Although L.A. has a reputation as a trade underachiever, these pages reveal a different story. Its goods exports may lag, but its strong service exports and enormous imports warrant its status as one of the nation's and world's leading trade centers. The crucial question concerns the overall trade/infrastructure balance sheet for local communities, Southern California, and the nation as a whole. Premier gateway regions such as L.A. facilitate both regional and national trade. However, trade can create regional losers as well as winners. Further, infrastructure investments in ports and airports generate sizeable dispersed economic benefits (jobs), but in dense, urban environments they also can produce significant, concentrated environmental costs (noise, traffic, and air pollution).
Also explored here is why mega-projects in Los Angeles, as elsewhere, are so much harder to build today than in the past.

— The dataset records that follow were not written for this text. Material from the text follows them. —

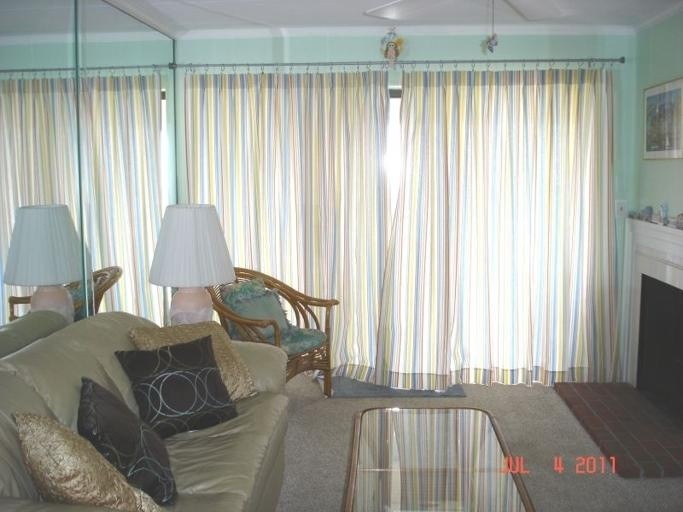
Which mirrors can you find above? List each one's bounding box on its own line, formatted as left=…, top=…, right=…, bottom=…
left=0, top=0, right=177, bottom=329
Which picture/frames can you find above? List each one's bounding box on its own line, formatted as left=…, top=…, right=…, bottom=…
left=642, top=78, right=682, bottom=160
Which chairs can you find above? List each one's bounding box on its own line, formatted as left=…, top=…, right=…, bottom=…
left=204, top=268, right=338, bottom=396
left=8, top=265, right=122, bottom=321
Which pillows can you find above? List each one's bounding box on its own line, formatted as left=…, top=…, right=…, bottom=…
left=115, top=334, right=237, bottom=438
left=11, top=411, right=155, bottom=510
left=129, top=320, right=256, bottom=400
left=79, top=377, right=178, bottom=507
left=230, top=290, right=287, bottom=335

Projects now face fierce community and environmental opposition and constrained funding. I thus examine how the strategic environment for infrastructure development has changed dramatically since the 1970s because of the breakdown in the consensus on growth, the rise of NIMBY ("not in my backyard") community resistance, and the creation of supralocal regulatory-policy regimes. New environmental policies have included the National Environmental Policy Act (NEPA) and the California Environmental Quality Act (CEQA), which mandated project environmental-impact reviews and mitigation. In California, the passage of Proposition 13 (1978) and later tax-reform measures dramatically altered local-government finance and thus further threatened L.A.'s mega-projects.

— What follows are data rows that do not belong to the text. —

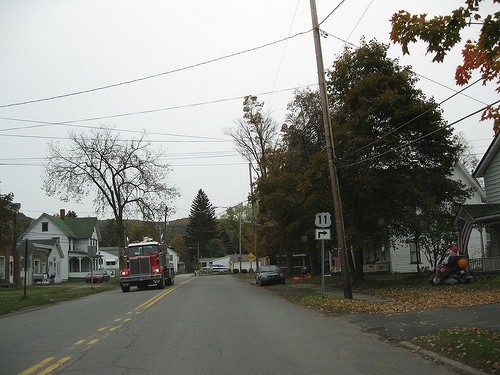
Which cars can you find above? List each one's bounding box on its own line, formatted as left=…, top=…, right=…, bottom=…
left=255, top=265, right=286, bottom=286
left=86, top=270, right=110, bottom=283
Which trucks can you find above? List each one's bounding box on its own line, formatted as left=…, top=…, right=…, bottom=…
left=119, top=233, right=175, bottom=293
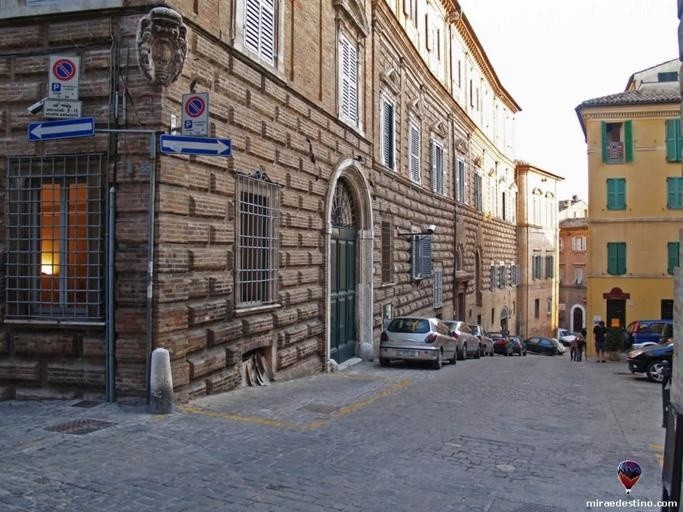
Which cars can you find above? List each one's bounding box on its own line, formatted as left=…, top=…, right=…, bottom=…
left=378, top=316, right=580, bottom=369
left=625, top=337, right=672, bottom=384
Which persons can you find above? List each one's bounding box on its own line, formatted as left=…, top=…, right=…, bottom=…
left=593, top=323, right=609, bottom=362
left=570, top=328, right=586, bottom=362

I analyze these stringent environmental and fiscal rules and assess their potentially inhibiting effects on the region's ambitious port, rail, and airport plans under L.A. Mayors Richard Riordan (1993-2001) and James Hahn (elected in 2001). Significantly, these are the first two L.A. mayors under term limits (two four-year terms both for the mayor and for the city council). As argued here, term limits can adversely affect long-term capital planning and investments. Port and airport projects have twenty-year to as much as fifty-year planning and investment cycles, a span that closely matches the career horizons of bureaucrats. Yet, term-limited politicians receive little short-term benefit from such long-term investments. In the case of infrastructure projects, they can be exposed to significant short-term political costs because of NIMBY voter anger. Under term limits, politicians have little incentive to champion expensive, controversial, and lengthy projects that promise long-term regional economic benefits but impose short-term political costs.
Los Angeles's recent troubled history with its trade mega-projects is a cautionary tale concerning the potentially adverse effects of these new regulatory and electoral rules. Faced with state property-tax raids, Mayor Riordan saw the ports and airports as convenient "cash cows" to be milked to balance the city's budget and to pay for additional police. I chronicle the epic battles in the 1990s over the Riordan administration's revenue-diversion efforts, which pitted City Hall against the shippers, airlines, and even state and federal governments. In the Hahn administration, the threat of municipal secession (by the San Fernando Valley and Hollywood) became another incentive to placate short-term community and environmental concerns at the expense of long-term infrastructure development. Further, the September 11, 2001, terrorist attacks made security, not expansion, the watchword at the region's ports and airports.